2. Storage and Shelf Life 
Dry Fluoro-Gold should be kept in a light tight closed container at 4 degrees Celsius. Stored properly, Fluorogold should have a shelf life exceeding one year. The dye in solution should also be kept in a light tight closed container at 4 degrees Celsius and should remain stable for at least six months.

3. Vehicle 
Fluoro-Gold can be dissolved in distilled water or 0.9% saline, or utilized as a suspension
in 0.2M neutral phosphate buffer.

4. Dye Concentration 
Fluoro-Gold has been successfully used at concentrations ranging from 1-10%. Initially, a 4% concentration is advised. If undesirable necrosis occurs at the injection site, or labeling is too intense, reduce the concentration to a 2% solution. If you need to use more precise measurements, the molecular weight of Fluoro-Gold is 532.6 daltons.

5. Dye Administration

A. Pressure Injection - This is probably the most frequently used mode of application. Volumes injected range from .05-1  µ l, typically .1-.2  µ l.

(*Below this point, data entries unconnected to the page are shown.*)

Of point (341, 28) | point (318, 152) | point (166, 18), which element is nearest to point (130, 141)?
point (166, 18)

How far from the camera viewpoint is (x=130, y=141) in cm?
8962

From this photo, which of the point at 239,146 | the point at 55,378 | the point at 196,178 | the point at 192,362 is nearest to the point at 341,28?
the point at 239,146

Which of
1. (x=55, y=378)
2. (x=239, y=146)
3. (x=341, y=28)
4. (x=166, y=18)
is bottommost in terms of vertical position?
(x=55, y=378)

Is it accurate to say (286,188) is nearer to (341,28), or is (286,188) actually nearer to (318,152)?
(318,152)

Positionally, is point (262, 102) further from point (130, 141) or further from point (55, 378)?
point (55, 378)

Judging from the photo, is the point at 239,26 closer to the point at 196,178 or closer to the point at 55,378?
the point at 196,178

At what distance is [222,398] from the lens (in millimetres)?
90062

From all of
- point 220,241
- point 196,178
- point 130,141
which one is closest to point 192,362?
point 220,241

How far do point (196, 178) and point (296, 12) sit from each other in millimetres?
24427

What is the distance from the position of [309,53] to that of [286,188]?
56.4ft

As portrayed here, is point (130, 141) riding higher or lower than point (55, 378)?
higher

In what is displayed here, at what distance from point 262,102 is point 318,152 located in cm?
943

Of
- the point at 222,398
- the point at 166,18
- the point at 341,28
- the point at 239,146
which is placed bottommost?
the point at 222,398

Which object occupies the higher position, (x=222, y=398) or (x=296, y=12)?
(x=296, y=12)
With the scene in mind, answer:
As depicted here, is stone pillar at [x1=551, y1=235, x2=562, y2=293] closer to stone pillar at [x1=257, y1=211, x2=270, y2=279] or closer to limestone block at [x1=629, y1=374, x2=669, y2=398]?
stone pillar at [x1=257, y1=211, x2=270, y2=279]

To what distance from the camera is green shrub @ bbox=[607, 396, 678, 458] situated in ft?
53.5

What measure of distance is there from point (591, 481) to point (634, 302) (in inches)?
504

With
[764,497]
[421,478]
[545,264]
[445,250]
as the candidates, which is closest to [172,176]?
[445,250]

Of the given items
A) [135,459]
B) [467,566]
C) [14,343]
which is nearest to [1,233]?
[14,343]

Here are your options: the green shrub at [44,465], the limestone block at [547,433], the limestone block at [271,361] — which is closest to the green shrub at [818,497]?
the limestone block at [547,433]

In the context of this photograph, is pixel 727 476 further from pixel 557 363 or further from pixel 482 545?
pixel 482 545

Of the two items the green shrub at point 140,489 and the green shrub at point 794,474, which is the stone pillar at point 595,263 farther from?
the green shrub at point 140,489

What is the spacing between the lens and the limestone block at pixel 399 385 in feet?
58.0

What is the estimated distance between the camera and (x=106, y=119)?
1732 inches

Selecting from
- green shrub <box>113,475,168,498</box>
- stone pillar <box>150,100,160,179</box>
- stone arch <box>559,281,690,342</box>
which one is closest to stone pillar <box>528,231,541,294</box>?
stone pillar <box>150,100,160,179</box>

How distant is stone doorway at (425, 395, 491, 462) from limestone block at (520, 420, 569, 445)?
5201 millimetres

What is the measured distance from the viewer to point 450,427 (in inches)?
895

B. Iontophoresis - Discrete, small injection sites result from 4-10 second pulsed iontophoretic (+5 to +10ua/10min) application.

C. Crystal - A crystal of the tracer can be administered from the tip of a micro-pipette.

6. Post-0perative Survival Period 
Good retrograde labeling has been observed with periods ranging from two days to two months. Survival periods of three to five days are typical. Long survival periods enhance filling of distal processes without diffusion of the dye from the cell.

7. Fixation 
Almost any fixative, or no fixative, can be used, Phosphate neutral buffered saline containing 4% formaldehyde is frequently employed. Fixatives containing high concentrations of heavy metals (e.g. osmium, mercury) will quench the fluorescence, while high concentrations (over 1%) of glutaraldehyde may increase background fluorescence

8. Histochemical Processing 
Tissue containing Fluoro-Gold may be processed according to virtually any common histological technique. This includes cryostat sections of unfixed tissue (10 µm), frozen sections of fixed tissue (20 µm), and thin sections cut from tissue imbedded in either plastic (.2-4 µm) or paraffin (3-10 µm). Frozen sections of fixed tissue are most frequently used.

9. Combined Methods 
At this point of processing, sections may be further processed for a second marker such as autoradiography, HRP histochemistry, immunocytochemistry, a second fluorescent tracer, fluorescent counterstain, etc.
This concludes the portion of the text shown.